=== POLECENIA DO WYKONANIA ===
A) Czy te stwierdzenia zgadzają się z tekstem o dziecięcej przygodzie z Narnią: (i) przygoda z czytaniem zaczęła się od C.S. Lewisa; (ii) opowieści czytał na głos wyłącznie tata; (iii) pobyt w kryjówce w łóżku trwał długo? Przy każdym odpowiedz „tak” lub „nie” i przytocz rozstrzygające słowa tekstu.
B) Przepisz wiernie fragment tekstu o dziecięcej przygodzie z Narnią. Zacznij od słów „Oczami wyobraźni byłam”, a zakończ po słowach „się od życia.”.
C) Dopisz dalszy ciąg tekstu o dziecięcej przygodzie z Narnią, zaczynając po jego ostatnim zdaniu.

=== PODANY FRAGMENT ===
··········
Szanowny Panie J.R.R. Tolkienie! Proszę o wybaczenie tego, co zaraz napiszę…
Moja wielka przygoda z czytaniem, wkraczaniem w świat nieskrępowanej niczym wyobraźni oraz marzeniem o znalezieniu się w Innym Świecie, zaczęła się od C.S. Lewisa. Najpierw słuchałam opowieści mamy o „Opowieściach z Narnii”, później z zapartym tchem słuchałam każdego rozdziału tej jednej z najbardziej magicznych dla dzieci historii. Tak, słuchałam. Kiedy zapragnęłam poznać zawartość kolejnej książki, z pomocą zawsze przychodził mi ktoś z bliskich. Dawno, dawno temu, w moim dzieciństwie, audiobookiem na żywo była mama, a także tata i babcia.
Do dziś pamiętam rozemocjonowanie związane z tajemnym przejściem znajdującym się szafie! Najpierw nie chciałam wiedzieć, co będzie dalej, po prostu ogarnął mnie strach przed nieznanym.Wielki, obezwładniający, parszywy STRACH. Postanowiłam ukryć się w łóżku. Długo nie wytrzymałam w kryjówce. Bardziej niż strach przerażająca okazała się niewiedza – co było dalej? Pragnęłam poznać dalszy ciąg opowieści! Wróciłam do mamy i poprosiłam o dokończenie lektury. Słuchałam z zapartym tchem. Chciałam zapamiętać każde słowo.
Oczami wyobraźni byłam tam – w Narnii. To było jedno z najbardziej magicznych i niesamowitych doświadczeń. Pamiętam, że pomyślałam sobie, że ten cały C.S. Lewis to niezły gość! Chciałam wymyślić coś takiego, a najbardziej marzyło mi się stworzenie opowieści, która pozwoli każdej czytelnicze i każdemu czytelnikowi poczuć się jak bohaterka lub bohater opowieści, „wskoczyć” do Narnii i na krótką chwilę oderwać się od życia.
··········
=== SUROWE DANE ===
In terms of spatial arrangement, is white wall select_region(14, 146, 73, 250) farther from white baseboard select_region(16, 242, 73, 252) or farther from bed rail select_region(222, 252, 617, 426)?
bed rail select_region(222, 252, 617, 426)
··········
=== ROZWIĄZANE ZADANIA ===
A)
(i) Tak: „zaczęła się od C.S. Lewisa”.
(ii) Nie: „audiobookiem na żywo była mama, a także tata i babcia”.
(iii) Nie: „Długo nie wytrzymałam w kryjówce.”

B)
Oczami wyobraźni byłam tam – w Narnii. To było jedno z najbardziej magicznych i niesamowitych doświadczeń. Pamiętam, że pomyślałam sobie, że ten cały C.S. Lewis to niezły gość! Chciałam wymyślić coś takiego, a najbardziej marzyło mi się stworzenie opowieści, która pozwoli każdej czytelnicze i każdemu czytelnikowi poczuć się jak bohaterka lub bohater opowieści, „wskoczyć” do Narnii i na krótką chwilę oderwać się od życia.

C)
Za jakiś czas wypożyczyłam sobie siedmioksiąg napisany przez Lewisa („Lew, czarownica i stara szafa”, „Książę Kaspian”, „Podróż Wędrowca do Świtu”, „Srebrne Krzesło”, „Koń i jego chłopiec”, „Siostrzeniec Czarodzieja”, „Ostatnia bitwa”) i przepadłam.
Przyznam się, że czasem bardziej niż na słowach skupiałam się na obrazkach, które były moimi przejściami do Narnii. Zdarzało się, że zapatrzona w ilustrację przepadałam na kilka godzin. Na wspomnienie tamtych chwil czuję ciepło w sercu.
Napisałam o C.S. Lewisie i „Opowieściach z Narnii”, ponieważ wyobraźnia i marzenia zawsze były dla mnie ważniejsze niż wszystko inne. Spoglądam teraz na książki, które wydałam w ostatnich latach i wszystkie mają wspólny mianownik – marzenia.
• „Książka Pełna Marzeń” to opowieść nie tylko o marzeniu Emilki, głównej bohaterki powieści, ale historia, która ma przypomnieć każdej Czytelniczce i każdemu Czytelnikowi o sile marzeń. „Marzenie to niewidzialne skrzydła, które unoszą cię ponad to, co zwą niemożliwe”.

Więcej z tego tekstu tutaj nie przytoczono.